WINCHESTER — The owner of a nearly 150-year-old mansion at 303 Fairmont Ave. wants to rent out his home’s eight bedrooms to travelers, but his neighbors aren’t too keen on the idea.
“I was a little taken aback,” homeowner Norval S. Peabody IV, who lives at the Fairmont Street home, told the Winchester Planning Commission Tuesday about his reaction to neighbors’ concerns. “I believe my property meets all the requirements and should be approved without issue.”
Winchester Zoning Administrator Frank Hopkins said his office heard from 11 of Peabody’s neighbors, none of whom supported his proposal to offer short-term rentals for what had originally been projected to be up to 24 guests at a time.
“They had issues with parking, traffic, the change in their neighborhood, a hotel in their neighborhood, all sorts of quality-of-life issues,” Hopkins said. “It really ran the gamut.”

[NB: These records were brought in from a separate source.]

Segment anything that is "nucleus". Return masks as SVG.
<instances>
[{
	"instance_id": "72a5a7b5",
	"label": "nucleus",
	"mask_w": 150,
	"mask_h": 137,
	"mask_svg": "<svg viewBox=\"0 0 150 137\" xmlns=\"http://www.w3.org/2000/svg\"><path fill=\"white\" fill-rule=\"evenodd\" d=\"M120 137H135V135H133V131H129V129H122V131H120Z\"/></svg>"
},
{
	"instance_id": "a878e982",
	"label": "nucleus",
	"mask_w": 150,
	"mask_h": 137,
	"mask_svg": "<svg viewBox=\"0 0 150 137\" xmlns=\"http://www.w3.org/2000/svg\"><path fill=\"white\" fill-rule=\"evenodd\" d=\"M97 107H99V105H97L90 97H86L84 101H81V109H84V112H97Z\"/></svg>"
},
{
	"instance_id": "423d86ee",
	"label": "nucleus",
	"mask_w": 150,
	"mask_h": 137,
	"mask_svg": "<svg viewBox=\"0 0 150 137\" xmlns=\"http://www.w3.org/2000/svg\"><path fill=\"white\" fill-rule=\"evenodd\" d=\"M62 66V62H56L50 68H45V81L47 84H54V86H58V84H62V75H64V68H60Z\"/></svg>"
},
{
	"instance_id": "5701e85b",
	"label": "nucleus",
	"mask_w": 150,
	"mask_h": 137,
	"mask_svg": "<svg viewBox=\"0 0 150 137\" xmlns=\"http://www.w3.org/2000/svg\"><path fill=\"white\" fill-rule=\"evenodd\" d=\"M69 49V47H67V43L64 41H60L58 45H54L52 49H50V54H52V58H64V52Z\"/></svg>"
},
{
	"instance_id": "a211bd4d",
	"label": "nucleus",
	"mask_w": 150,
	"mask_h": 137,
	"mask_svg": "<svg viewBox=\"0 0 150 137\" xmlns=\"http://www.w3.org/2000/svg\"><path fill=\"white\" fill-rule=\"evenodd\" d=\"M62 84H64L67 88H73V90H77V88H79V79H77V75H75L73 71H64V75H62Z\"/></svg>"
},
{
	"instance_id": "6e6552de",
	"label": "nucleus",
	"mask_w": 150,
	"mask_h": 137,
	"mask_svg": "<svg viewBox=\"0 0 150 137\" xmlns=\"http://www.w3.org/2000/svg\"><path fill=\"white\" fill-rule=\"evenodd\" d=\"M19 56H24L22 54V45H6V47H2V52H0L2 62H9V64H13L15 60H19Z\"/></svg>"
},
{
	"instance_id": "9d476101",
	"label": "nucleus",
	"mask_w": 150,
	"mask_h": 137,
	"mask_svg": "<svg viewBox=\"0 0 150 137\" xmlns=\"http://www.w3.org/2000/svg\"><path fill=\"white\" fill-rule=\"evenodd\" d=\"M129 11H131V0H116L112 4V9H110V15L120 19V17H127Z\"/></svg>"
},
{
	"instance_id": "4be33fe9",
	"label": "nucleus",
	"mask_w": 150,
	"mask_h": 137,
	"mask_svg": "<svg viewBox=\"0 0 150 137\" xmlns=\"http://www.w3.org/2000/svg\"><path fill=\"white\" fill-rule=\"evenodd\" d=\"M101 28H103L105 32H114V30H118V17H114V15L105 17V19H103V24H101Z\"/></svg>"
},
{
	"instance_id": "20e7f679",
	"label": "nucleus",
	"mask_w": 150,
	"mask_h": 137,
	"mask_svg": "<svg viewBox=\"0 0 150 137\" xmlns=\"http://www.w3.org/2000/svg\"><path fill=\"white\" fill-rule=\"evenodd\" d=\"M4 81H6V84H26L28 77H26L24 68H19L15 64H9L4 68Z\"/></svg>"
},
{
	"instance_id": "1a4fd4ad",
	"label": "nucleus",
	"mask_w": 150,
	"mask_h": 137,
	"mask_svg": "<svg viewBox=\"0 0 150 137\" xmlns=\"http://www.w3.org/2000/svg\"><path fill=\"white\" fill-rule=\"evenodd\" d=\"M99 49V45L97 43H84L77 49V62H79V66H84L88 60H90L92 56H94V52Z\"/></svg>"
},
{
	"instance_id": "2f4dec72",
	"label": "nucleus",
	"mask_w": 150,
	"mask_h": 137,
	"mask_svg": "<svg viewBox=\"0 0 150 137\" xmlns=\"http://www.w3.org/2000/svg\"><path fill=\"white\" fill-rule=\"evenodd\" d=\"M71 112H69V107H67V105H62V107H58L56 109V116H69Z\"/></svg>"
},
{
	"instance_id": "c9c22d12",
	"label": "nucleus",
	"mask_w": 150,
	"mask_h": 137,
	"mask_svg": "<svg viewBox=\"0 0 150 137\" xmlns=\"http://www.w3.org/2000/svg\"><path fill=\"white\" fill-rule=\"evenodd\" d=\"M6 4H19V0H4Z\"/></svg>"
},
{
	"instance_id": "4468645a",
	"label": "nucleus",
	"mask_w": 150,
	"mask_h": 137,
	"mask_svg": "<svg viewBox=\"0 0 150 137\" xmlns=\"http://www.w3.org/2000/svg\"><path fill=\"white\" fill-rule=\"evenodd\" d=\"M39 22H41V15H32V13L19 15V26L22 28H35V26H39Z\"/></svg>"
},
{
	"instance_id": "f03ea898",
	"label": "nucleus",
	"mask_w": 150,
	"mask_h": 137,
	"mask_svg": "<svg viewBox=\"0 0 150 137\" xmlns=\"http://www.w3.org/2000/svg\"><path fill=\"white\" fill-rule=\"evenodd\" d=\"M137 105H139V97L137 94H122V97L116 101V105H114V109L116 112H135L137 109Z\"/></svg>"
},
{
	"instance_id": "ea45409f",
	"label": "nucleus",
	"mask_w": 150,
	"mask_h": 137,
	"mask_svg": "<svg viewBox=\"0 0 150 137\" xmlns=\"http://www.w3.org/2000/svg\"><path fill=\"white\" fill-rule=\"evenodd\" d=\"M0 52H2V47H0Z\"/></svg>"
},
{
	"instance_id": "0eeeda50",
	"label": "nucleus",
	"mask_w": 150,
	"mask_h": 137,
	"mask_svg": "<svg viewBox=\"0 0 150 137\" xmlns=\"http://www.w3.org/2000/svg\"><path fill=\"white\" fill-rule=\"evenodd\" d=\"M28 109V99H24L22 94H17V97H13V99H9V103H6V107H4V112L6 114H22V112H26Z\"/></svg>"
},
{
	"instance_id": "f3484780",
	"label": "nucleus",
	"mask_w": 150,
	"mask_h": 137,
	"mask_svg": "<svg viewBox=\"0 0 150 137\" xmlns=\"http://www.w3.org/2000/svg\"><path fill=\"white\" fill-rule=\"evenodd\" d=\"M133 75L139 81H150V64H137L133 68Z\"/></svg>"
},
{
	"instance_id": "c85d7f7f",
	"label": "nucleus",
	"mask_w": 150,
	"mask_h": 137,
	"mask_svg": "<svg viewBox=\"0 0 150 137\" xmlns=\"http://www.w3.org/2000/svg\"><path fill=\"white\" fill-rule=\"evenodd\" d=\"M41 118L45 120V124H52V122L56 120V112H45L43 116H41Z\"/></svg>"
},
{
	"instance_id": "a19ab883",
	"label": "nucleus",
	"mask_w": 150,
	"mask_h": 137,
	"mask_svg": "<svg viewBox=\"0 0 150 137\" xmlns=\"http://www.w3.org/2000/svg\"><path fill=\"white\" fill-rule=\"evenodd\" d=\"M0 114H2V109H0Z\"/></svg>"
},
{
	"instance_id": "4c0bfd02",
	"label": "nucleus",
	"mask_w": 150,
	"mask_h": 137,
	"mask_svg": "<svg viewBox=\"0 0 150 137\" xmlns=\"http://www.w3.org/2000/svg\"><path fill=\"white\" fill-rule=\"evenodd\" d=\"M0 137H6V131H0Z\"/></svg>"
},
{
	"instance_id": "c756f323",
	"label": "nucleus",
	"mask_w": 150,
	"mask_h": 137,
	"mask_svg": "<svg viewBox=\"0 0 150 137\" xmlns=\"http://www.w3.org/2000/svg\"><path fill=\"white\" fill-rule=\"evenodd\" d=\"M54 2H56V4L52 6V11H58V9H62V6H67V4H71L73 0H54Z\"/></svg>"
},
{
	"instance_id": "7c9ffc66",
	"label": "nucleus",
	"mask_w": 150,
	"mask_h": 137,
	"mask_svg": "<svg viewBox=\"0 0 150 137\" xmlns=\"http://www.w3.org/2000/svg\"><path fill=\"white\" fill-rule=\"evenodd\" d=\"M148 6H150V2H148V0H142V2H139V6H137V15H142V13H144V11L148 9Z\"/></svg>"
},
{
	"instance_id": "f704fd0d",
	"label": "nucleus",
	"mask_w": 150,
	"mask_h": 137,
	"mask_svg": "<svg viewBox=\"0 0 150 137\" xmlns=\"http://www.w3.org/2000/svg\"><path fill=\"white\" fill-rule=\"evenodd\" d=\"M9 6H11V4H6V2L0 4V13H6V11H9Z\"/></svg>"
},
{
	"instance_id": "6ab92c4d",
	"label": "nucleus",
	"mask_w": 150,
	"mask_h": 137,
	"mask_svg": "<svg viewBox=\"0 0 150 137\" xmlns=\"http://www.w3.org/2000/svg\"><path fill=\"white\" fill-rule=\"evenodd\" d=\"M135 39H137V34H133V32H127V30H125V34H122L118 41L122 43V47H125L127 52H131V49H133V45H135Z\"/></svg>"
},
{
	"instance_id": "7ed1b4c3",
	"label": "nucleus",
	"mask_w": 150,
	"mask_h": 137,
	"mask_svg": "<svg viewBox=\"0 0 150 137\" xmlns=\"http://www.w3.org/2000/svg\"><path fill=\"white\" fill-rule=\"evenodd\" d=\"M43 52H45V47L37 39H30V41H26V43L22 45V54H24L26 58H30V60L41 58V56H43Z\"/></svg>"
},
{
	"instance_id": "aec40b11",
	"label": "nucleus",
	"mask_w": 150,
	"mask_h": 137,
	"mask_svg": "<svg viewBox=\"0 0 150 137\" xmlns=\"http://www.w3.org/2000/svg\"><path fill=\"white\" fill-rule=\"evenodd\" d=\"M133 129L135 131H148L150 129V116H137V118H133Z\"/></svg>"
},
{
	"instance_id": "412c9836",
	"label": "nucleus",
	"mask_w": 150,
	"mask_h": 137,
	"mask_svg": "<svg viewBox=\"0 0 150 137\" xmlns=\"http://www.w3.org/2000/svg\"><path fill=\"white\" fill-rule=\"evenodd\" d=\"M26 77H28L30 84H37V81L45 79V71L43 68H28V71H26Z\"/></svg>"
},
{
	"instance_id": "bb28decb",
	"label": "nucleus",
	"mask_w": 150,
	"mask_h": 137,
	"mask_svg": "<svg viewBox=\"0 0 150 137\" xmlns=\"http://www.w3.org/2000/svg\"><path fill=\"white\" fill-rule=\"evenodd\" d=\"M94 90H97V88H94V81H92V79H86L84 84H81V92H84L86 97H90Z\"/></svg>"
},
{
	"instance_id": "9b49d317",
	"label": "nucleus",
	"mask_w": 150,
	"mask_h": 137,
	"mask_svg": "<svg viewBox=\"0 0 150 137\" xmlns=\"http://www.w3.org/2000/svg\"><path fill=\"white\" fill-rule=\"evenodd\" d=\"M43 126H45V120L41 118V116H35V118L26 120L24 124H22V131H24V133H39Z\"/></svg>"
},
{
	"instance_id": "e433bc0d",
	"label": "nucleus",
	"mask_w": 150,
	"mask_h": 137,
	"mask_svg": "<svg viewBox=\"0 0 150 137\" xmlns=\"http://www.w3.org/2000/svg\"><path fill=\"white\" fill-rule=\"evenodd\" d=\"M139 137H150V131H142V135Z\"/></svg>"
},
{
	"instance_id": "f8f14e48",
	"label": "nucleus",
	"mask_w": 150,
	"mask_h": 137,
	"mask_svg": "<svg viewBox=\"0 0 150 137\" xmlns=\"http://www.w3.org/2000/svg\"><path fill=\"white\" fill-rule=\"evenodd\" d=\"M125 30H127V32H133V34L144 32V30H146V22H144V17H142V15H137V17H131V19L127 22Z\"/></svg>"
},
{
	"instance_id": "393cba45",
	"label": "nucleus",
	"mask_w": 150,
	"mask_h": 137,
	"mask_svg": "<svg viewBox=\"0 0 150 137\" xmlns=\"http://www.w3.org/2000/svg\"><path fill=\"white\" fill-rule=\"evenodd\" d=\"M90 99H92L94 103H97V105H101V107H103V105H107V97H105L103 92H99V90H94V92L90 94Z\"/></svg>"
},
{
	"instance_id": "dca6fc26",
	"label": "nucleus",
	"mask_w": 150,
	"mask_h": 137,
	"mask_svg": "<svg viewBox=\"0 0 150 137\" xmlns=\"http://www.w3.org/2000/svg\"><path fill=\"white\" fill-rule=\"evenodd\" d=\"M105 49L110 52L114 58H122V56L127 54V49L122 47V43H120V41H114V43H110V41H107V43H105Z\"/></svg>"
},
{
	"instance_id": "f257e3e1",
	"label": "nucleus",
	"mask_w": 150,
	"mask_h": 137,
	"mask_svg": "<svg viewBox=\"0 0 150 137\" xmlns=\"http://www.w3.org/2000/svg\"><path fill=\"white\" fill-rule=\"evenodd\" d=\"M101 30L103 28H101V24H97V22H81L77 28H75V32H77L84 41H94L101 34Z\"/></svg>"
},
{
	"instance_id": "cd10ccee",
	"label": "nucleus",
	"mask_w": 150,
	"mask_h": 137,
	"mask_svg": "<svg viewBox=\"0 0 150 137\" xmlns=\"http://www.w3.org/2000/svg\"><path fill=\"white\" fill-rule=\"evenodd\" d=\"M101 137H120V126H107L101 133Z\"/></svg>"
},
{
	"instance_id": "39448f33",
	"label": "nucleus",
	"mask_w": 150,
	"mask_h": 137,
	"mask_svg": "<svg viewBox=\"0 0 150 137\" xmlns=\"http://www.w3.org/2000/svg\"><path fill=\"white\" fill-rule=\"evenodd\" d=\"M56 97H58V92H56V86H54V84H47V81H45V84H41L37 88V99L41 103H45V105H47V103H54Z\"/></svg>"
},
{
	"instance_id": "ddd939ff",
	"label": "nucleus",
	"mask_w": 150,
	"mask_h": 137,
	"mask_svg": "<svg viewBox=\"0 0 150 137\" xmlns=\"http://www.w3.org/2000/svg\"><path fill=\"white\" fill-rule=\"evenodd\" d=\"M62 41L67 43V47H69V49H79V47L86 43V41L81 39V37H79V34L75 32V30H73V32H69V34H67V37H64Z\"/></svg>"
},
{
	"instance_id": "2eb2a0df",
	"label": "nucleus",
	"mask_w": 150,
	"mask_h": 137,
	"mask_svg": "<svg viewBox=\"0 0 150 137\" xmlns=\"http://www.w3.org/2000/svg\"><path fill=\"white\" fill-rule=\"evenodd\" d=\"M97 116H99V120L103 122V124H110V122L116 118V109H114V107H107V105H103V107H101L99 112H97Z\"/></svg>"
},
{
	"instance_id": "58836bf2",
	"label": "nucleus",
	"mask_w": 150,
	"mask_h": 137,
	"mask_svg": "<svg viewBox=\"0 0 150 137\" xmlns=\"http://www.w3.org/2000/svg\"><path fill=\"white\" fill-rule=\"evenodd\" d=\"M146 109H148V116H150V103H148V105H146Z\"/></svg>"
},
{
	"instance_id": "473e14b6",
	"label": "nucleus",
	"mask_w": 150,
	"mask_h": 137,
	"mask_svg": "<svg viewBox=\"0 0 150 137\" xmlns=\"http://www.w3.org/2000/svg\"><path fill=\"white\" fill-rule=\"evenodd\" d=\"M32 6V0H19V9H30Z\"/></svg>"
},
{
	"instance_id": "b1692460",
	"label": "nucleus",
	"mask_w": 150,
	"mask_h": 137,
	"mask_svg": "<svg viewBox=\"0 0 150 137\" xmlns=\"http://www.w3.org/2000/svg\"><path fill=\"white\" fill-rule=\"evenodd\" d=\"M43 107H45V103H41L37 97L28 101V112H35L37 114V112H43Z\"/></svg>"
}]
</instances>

In response to those concerns, Peabody voluntarily lowered the property’s maximum number of guests from 24 to nine. However, the city’s Planning Department still recommended placing a number of conditions on the home’s operations that Peabody told the Planning Commission “are not standard or, in my opinion, arbitrary.”
For example, Hopkins suggested limiting the home’s maximum number of guests to four at any one time, paving the property’s driveway and parking areas, requiring guests to observe “quiet hours” between 10 p.m. and 6 a.m. daily and prohibiting weddings and other special events from occurring on the property.
Peabody’s home, which is located in a Low-Density Residential (LR) zoning district, was built in 1875 and recently underwent a $300,000-plus renovation to preserve and enhance its historic character. During the construction project, he said, up to seven work vehicles were parked on site at any given time and none of them had issues with the gravel driveway or nine parking spaces.
Banning weddings and other special events that have a small number of guests, Peabody said, would not be fair, especially since other short-term rentals in Winchester do not have that prohibition.
As for noise concerns, Peabody said he owns a property management company that he will employ to oversee his home’s guest rentals, and “I will personally be available, whether traveling or here, to handle any issues.
The biggest problem Peabody faces, though, is that his house and its 1.72 acres, including a standalone garage, are located in a LR district. Planning Commissioner Paul Richardson said LR is Winchester’s most restrictive zoning district, and Peabody is the first person to request a short-term rental in an LR home.
According to City Code, the LR district “is intended as a single-family residential area with low population density. The regulations for this district are designed to stabilize and protect the essential characteristics of the district, to promote and encourage a suitable environment for family life where there are children.”
“No matter what the conditions are, if we allow AirBnBs in LRs, that’s something that’s going to come up for a very long time,” Richardson said.
Chairman Mark Loring agreed there could be more short-term rental requests in the LR district in the future. He said there are several large homes in Winchester that are expensive to maintain, and one way owners can keep up with expenses is by renting out extra bedrooms to tourists and business travelers.
“The overarching question is whether this is something that is in the city’s comfort zone,” Loring said about allowing short-term rentals in the LR district.
The commission’s answer on Tuesday was “not yet.” Members voted 5-2 to table Peabody’s short-term rental request until its next business meeting on May 18, giving the panel an extra month to decide if it wants to allow short-term rentals in the LR district and, if so, what conditions should be attached. Loring and Commissioner John Tagnesi opposed the delay.
Attending Tuesday afternoon’s Planning Commission meeting, which was held via videoconference, were Chairman Mark Loring, Vice Chairwoman Lacey Burnett and members John Tagnesi, Leesa Mayfield, Paul Richardson, Brandon Pifer and David Ray.